Required task: Reproduce verbatim the stretch of lines from the first line through the line containing "Here are the", both ends included.

________________________________________

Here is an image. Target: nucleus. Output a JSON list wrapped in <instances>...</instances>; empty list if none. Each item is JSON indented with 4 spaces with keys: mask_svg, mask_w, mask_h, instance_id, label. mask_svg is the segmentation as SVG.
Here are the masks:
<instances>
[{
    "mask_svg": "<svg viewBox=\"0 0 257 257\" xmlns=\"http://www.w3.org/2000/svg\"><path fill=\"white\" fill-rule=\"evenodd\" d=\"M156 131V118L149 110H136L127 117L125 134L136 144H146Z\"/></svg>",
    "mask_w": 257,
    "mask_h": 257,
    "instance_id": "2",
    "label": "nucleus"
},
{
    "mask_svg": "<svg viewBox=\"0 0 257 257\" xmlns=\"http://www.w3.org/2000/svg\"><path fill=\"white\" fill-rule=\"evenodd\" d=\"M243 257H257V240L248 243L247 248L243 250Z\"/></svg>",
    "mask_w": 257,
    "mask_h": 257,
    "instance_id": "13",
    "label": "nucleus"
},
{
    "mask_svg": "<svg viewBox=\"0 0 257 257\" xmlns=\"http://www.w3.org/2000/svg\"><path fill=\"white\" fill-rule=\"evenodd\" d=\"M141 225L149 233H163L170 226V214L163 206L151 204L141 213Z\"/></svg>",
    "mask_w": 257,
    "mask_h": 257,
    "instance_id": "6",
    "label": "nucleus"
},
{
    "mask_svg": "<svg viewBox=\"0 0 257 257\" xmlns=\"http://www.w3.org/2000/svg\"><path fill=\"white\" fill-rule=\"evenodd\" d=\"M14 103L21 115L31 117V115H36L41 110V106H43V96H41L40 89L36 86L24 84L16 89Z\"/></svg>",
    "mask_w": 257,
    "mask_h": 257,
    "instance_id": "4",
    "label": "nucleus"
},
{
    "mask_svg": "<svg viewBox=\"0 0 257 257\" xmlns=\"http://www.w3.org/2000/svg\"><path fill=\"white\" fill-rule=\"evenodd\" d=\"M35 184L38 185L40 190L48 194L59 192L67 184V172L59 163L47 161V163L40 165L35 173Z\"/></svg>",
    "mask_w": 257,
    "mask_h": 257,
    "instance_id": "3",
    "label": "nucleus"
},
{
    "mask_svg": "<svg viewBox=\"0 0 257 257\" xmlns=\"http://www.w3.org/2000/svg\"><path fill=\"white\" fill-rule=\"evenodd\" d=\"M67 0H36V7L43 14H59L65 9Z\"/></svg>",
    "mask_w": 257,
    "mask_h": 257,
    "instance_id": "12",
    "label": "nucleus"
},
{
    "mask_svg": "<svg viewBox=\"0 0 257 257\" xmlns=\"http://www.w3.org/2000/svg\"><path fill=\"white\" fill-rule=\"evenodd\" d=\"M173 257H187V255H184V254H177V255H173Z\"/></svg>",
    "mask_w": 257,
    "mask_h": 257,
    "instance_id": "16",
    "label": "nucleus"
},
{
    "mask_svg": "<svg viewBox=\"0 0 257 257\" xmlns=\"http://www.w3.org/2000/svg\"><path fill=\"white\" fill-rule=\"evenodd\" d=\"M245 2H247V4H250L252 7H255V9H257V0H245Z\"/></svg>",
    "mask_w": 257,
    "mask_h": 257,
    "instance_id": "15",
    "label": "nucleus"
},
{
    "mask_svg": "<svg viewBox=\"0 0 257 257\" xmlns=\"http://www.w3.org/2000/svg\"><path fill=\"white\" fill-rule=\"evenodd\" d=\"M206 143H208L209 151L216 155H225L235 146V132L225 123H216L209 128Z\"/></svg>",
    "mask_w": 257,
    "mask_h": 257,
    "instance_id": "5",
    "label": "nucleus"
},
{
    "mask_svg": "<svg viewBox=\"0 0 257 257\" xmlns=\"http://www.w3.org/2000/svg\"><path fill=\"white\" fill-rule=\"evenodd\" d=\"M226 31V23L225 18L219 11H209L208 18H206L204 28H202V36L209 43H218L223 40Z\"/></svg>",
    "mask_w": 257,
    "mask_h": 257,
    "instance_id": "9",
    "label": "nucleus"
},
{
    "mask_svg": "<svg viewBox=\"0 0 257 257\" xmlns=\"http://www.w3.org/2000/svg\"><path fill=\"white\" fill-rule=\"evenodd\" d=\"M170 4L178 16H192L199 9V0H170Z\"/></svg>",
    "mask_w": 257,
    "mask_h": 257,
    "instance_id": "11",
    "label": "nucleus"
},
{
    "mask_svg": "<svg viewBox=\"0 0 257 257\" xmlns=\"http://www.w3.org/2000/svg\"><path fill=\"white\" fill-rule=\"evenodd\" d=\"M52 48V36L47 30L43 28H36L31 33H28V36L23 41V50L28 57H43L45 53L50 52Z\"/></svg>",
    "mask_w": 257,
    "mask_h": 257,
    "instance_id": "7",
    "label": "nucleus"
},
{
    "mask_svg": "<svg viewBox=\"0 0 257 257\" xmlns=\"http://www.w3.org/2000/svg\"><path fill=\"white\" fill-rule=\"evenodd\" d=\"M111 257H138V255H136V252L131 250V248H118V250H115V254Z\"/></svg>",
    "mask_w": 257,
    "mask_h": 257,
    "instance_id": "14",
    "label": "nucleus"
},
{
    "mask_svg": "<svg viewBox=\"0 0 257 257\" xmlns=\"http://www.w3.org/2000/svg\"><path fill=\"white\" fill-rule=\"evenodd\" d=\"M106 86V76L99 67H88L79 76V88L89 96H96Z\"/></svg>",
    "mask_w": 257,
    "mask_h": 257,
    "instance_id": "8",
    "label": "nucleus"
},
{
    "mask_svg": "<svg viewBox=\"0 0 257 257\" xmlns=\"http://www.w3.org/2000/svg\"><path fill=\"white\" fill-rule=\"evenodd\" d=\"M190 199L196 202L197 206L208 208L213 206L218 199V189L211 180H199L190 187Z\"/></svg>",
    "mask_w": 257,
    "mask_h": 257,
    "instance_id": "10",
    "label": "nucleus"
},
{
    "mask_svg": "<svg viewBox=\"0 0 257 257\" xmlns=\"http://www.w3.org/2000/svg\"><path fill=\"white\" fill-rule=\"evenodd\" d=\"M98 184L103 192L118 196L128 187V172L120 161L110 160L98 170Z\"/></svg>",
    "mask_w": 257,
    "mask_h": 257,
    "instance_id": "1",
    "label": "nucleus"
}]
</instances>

________________________________________

Solution for this exercise:
Here is an image. Target: nucleus. Output a JSON list wrapped in <instances>...</instances>; empty list if none. Each item is JSON indented with 4 spaces with keys: mask_svg, mask_w, mask_h, instance_id, label. mask_svg is the segmentation as SVG.
Here are the masks:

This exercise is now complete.